Les autres, arpenteurs permanents, nourrissent une véritable passion pour le changement, l’improvisation, le temps joyeux. Le vrai nomade est toujours de passage : dans cette ville, dans ce pays car il sait que nous le sommes tous dans cette vie. Irréductible, il ne se laisse pas facilement gouverner car ses lèvres ont le goût de l’océan et du ciel à perte de vue.
Nomade et sédentaire doivent apprendre à se parler. Comme le fleuve et l’arbre. L’un offrira sa passion pour la liberté, son refus du temps chronométré et sa capacité à tisser les altérités. L’autre offrira, la force de ses cultures, la bienveillance du foyer, le temps des générations futures.
De leur dialogue naît un monde mélodique où les différences se répondent sans se dissoudre. Sans les villes cosmopolites, les terroirs ne pourraient être exaltés.

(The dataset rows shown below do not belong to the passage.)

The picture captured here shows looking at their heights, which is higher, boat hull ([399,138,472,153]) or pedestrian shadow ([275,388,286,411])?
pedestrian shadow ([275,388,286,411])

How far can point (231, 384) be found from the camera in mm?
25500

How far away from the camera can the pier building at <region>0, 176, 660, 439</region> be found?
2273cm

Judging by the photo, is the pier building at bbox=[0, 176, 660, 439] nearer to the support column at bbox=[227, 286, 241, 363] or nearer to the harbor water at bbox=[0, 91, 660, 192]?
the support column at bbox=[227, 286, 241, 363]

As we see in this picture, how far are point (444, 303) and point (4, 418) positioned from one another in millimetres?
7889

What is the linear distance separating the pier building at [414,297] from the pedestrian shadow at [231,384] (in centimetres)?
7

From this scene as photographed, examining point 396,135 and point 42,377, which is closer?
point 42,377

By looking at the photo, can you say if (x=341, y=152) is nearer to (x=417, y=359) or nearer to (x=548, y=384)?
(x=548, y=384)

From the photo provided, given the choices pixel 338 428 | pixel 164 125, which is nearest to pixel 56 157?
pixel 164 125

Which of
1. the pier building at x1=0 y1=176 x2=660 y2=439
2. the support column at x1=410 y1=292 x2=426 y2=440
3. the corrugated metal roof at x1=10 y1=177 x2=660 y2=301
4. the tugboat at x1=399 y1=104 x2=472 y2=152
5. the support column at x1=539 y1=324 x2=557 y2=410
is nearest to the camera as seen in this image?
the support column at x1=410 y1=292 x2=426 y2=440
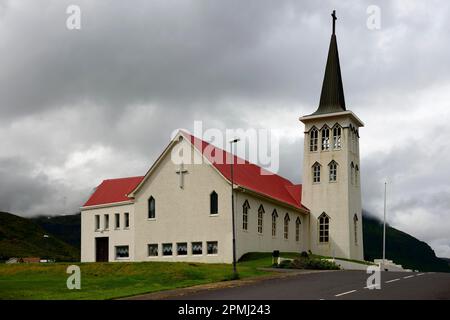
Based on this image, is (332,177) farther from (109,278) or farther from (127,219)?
(109,278)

Le voyageur est à la fois nomade et sédentaire. Il a appris d'eux le goût pour l'autonomie et l'humilité. Il n’est pas un touriste qui compare ou qui capterait une réalité tel un spectateur devant un écran. Il regarde et ressent. Il est en empathie avec cet autre si semblable et pourtant si différent. Plaisir de l’étrangeté où d’un seul coup, nous avons oublié notre propre enracinement pour entrer dans un monde inconnu. Ainsi, s’offre à nous le luxe de découvrir autre chose. Au-delà du temps social accéléré, du pardon ou de la condamnation, nos yeux sourient devant l’évidence : l’arbre est devenu fleuve. La rencontre a eu lieu. Le monde est toujours le même et pourtant déjà, il a changé. Un nouveau lien est tissé.